DO THIS ->
Return the lines beginning at the one that contains "At what distance from the point" and continuing to the end of the entries, including both ends, exactly as written and nothing else.
###
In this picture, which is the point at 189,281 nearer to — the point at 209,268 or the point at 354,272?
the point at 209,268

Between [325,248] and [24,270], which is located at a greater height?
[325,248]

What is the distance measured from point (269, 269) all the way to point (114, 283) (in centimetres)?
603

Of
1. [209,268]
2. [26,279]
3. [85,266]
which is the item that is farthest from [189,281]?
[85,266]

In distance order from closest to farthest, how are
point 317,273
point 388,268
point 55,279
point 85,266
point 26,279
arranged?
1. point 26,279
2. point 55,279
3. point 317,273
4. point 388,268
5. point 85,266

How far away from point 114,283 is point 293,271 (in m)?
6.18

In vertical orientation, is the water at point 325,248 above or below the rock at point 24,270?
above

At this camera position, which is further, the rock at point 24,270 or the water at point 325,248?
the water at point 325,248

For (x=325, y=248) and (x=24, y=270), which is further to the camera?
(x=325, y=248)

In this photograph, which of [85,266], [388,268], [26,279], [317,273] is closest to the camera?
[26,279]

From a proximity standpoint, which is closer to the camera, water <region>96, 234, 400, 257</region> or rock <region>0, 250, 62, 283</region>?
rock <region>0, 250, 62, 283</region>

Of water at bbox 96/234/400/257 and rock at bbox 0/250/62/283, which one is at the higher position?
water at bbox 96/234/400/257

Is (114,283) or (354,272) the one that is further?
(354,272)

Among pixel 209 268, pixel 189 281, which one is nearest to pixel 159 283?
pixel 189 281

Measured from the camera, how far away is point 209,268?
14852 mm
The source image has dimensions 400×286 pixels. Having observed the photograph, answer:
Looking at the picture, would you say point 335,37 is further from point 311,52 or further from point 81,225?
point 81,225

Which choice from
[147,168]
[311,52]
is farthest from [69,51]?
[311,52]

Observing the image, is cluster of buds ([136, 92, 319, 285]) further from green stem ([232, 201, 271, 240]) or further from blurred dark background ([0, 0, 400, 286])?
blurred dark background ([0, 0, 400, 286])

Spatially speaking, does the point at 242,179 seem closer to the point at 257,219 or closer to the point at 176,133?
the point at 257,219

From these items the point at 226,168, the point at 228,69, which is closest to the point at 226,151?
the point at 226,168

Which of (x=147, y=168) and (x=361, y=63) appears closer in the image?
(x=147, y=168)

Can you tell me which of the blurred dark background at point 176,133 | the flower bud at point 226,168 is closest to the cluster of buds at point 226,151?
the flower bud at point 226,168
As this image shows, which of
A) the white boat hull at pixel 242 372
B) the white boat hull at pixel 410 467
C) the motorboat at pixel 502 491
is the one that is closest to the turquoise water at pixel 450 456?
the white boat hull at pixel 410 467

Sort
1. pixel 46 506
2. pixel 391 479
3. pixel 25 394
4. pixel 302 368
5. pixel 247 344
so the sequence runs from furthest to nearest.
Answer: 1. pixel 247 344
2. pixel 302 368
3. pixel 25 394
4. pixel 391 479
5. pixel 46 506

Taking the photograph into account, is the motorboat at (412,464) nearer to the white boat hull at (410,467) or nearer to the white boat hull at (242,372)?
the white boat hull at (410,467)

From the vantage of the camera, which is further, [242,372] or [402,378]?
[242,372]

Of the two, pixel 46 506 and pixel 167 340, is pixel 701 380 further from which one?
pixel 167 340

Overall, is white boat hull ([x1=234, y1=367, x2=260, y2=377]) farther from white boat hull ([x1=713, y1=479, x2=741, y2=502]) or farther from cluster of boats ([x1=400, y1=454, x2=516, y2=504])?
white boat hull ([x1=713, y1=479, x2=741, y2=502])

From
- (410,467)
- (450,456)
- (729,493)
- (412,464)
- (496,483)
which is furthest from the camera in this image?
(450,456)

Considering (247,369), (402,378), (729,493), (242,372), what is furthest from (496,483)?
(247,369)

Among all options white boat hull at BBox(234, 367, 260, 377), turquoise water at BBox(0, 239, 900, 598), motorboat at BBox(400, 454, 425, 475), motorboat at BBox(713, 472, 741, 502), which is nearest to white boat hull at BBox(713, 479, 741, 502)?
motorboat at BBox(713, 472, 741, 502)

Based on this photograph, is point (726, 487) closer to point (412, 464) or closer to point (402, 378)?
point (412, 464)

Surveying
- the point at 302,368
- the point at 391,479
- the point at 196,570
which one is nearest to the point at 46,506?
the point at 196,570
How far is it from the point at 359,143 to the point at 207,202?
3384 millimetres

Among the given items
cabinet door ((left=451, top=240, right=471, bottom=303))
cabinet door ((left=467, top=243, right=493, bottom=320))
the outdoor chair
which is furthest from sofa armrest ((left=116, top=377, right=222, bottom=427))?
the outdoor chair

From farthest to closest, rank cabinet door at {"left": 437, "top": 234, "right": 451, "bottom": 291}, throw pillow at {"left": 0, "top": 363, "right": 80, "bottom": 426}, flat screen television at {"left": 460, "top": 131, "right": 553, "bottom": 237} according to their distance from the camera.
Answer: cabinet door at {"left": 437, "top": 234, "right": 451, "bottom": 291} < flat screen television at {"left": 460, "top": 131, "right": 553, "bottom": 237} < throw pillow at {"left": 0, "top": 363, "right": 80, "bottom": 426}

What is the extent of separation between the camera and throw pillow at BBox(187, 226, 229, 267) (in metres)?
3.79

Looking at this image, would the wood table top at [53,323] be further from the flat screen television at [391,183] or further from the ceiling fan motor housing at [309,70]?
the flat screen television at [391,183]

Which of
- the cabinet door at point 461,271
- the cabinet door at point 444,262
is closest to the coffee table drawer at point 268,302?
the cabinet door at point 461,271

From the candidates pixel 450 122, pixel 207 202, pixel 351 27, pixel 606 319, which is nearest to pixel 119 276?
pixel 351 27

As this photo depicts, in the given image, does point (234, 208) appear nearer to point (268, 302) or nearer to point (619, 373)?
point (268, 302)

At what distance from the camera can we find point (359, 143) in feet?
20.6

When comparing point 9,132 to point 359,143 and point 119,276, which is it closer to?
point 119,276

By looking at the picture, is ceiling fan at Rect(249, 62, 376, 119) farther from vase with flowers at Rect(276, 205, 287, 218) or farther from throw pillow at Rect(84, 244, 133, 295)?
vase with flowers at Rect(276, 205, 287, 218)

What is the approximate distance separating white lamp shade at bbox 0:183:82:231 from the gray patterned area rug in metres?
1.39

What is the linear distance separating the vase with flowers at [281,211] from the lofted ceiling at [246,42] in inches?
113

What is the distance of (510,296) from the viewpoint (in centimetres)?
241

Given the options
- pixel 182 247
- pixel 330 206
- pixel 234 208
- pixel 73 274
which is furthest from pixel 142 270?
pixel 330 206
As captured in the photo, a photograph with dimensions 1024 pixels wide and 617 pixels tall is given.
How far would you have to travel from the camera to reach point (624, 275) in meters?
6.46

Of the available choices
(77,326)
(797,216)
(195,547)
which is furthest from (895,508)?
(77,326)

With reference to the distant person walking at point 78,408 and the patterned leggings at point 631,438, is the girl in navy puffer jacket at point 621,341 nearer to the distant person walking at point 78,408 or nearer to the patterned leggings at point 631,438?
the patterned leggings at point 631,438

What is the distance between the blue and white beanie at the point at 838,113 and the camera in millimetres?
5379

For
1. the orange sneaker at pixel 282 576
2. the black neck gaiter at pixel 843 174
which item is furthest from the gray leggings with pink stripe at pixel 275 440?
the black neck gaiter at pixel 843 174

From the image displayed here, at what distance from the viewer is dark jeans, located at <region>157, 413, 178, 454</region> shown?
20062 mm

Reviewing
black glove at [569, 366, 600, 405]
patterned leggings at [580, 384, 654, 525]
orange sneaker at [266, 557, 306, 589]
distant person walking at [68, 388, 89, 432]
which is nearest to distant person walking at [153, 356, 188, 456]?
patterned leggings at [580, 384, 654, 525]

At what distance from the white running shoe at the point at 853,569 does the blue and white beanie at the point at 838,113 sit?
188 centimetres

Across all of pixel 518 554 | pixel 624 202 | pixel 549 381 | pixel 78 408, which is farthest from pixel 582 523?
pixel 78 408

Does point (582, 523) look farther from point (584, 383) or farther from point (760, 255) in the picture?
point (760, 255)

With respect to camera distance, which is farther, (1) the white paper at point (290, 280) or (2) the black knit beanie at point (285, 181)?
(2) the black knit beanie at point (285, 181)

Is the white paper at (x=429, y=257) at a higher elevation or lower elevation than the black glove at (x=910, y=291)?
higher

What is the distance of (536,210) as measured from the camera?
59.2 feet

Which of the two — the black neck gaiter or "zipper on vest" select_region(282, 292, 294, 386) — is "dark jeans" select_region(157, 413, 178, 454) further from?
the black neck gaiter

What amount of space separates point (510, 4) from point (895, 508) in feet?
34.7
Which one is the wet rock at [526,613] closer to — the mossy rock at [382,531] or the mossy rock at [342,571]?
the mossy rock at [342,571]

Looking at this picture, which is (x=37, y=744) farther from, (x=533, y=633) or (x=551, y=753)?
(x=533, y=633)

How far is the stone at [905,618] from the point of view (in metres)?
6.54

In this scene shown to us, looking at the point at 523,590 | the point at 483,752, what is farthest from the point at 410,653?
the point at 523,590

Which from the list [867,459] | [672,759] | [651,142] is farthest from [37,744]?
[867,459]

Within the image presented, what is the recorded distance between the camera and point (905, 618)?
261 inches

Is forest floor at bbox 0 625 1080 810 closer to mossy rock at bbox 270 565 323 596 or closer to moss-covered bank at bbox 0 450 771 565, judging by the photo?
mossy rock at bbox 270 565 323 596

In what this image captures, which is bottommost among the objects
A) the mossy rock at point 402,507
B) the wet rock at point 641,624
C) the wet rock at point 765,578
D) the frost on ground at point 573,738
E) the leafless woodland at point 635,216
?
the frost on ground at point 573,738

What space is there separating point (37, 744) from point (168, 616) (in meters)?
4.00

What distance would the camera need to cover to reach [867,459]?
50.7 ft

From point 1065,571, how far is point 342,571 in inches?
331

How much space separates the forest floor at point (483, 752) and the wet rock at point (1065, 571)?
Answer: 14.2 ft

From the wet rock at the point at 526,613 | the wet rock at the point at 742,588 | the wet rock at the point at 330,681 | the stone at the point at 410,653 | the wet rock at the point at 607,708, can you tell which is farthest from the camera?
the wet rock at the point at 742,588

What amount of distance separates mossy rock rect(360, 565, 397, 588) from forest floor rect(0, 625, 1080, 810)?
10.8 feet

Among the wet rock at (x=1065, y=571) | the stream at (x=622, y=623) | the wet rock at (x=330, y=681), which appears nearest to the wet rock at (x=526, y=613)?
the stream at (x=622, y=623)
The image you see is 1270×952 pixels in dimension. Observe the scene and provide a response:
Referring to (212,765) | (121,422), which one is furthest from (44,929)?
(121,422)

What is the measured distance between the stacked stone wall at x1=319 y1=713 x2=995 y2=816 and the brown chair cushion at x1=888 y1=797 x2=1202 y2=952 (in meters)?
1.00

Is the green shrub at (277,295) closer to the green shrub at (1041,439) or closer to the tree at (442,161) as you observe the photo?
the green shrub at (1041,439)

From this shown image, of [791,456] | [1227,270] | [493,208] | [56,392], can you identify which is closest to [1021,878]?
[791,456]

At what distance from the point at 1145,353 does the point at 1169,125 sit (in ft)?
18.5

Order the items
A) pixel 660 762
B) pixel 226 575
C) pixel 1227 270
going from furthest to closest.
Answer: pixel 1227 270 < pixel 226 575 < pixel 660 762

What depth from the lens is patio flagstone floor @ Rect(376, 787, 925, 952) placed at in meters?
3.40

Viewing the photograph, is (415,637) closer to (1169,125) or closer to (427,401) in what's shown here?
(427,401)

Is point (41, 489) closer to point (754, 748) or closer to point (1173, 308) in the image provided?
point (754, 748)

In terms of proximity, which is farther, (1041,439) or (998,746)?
###
COMPLETE OUTPUT ->
At what distance from the point at 1145,353 does the point at 1169,125 sit (in ft)?
18.5

Order the items
A) pixel 660 762
B) pixel 226 575
C) pixel 1227 270
going from furthest to closest.
Answer: pixel 1227 270 < pixel 226 575 < pixel 660 762

What depth from the lens is patio flagstone floor @ Rect(376, 787, 925, 952) placed at in meters?
3.40

Viewing the photograph, is (415,637) closer to (1169,125) or closer to (427,401) in what's shown here?
(427,401)

Is point (41, 489) closer to point (754, 748) or closer to point (1173, 308) in the image provided?
point (754, 748)

In terms of proximity, which is farther, (1041,439) or (998,746)?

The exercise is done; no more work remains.